Saturday 3 June 2017

From "The Price of Sugar" to the cost of no water!

Fr. Christopher Hartly came to our attention through the documentary called the Price of Sugar - a documentary readily available on YouTube that details the abuses of the Haitian Refugees in the Dominican Republic by the Sugar Plantation Owners.



Fr. Hartly came and spoke at St. Michael's School 5 years ago. He had to leave the Dominican Republic because of Death Threats. He is now working in the community of Gode in Ethopia - in a mission there. He sends updates regularly - I am on his email list. 

This letter came in at the beginning of Lent:

When Even the Camels Die of Thirst

Dear Friends of the Mission,

For the last year and a half, not a drop of rain has fallen in Gode and the Somali region of Ethiopia.
Here everything is dying.
It is dramatic to see people arrive at the rickety hospital of Gode, by any means of transport, including carts driven by donkeys, carrying squalid and dying patients.
People arrive with their last breath and sometimes they die within in a few minutes, in the hands of helpless doctors because of the magnitude of the tragedy.
It is so sad and heartbreaking to see the fields devastated by the drought. Here nothing grows, neither corn, nor soybeans, no cereals, here everything is swept away by gusts of wind in giant clouds of dust that soil and clothes it in coats of gray. 
Every morning when I leave the house, before dawn, to celebrate the Holy Eucharist, I see the dead cattle on the roadside… cows, goats, sheep ... The stench is dreadful and the spectacle so terribly sad. 
At this time, all that Gode breathes is death and desolation.
For a few months now, we have had a young English doctor working with us. He spends mornings and afternoons at the public hospital.

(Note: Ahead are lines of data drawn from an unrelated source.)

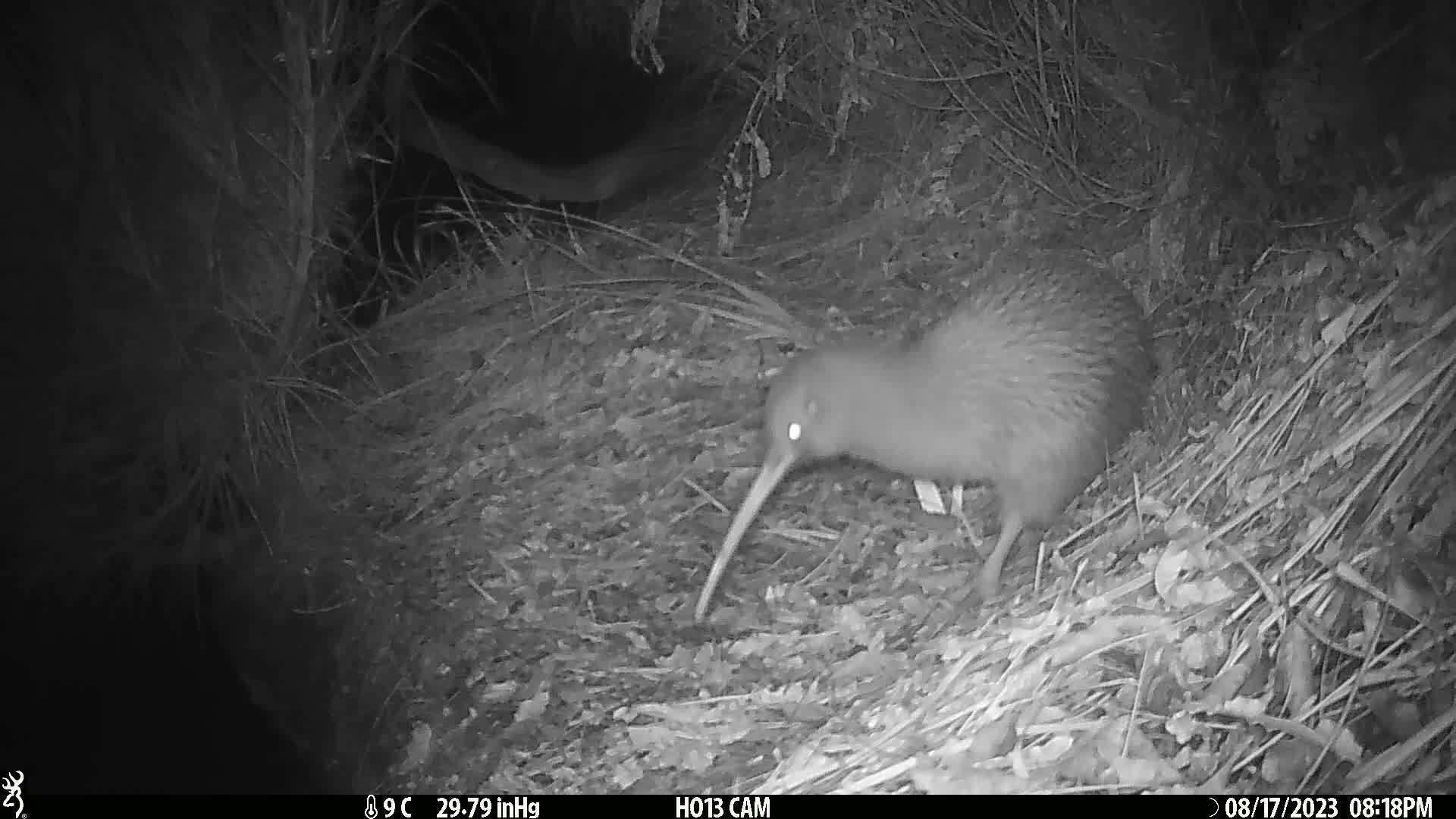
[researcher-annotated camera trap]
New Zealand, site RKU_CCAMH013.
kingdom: Animalia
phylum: Chordata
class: Aves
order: Apterygiformes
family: Apterygidae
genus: Apteryx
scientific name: Apteryx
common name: kiwi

Thanks to him we are receiving firsthand information on the magnitude of the drama that these people are experiencing. 
Last Thursday, March 2, he warned us that an unusual number of patients were dying (in fact, the first six of them died in the Gode hospital that afternoon), brought from the Afder area, whose capital is Hargele.
We soon learned that the problem was that, because of the desperation to bring water in trucks to the most remote villages, some NGOs had taken water from a dam near the city of Hargele, which was completely polluted and infected.
That same night I loaded the off-road vehicle of the mission with all the medicines that we had at that moment at our disposal and at 5:00 am last Friday I went to Hargele. It was 230 kilometers of terrible road. Before 10 in the morning, I was already in the hospital of the city. I met the medical director and gave him the medicine. It was very sad to hear this man, Abdisalem Mohamed, to tell the tragedy of all those hundreds of people who came every day infected with terminal typhus.
In these days when the whole Church, as a faithful bride of Jesus Christ, accompanies his way of the cross through the countless painful paths of this world, it is not difficult to recognize the face of the passion of Christ in the small macerated bodies of these children.
By mid-morning, I decided that it was imperative to look for the villages from where the sick people arrived, to really understand the problem. What no one had told me was that there was no real roadway to get to those settlements. So, with the 4x4 ready and gritting our teeth, we went trudged those 40 endless and unforgettable kilometers.

We finally arrived drowned in dust from head to toe and scorched with heat. The people immediately swirled around us to tell us about their tragedy. We went to the polluted well and saw the putrid water, that had caused so much death and desolation. 
On the way, we saw many animals that had died of thirst and starvation. People said to us: "Abba (Father), when the camels are dying of thirst is when we do not have much life left." 
I asked to visit the sick who were too seriously ill to be taken to Hargele Hospital. They showed me a cabin in which several sick people lay on the ground.
There were two very young boys in a ragged white nurse robes. I asked them about the symptoms. "Do they have a fever?" I asked. One bowed his head in embarrassment and said, "We do not know because we do not have a thermometer."
I gave them the few medicines we still had and some clean water. We had to return to Gode and we had more than five hours of road. You feel so powerless, so disturbed inside when you see these scenes ... You simply ask "Why?"

Some of our Confirmation Collections will match the Money raised at St. Michael Secondary School and be sent over to Fr. Hartly's Mission.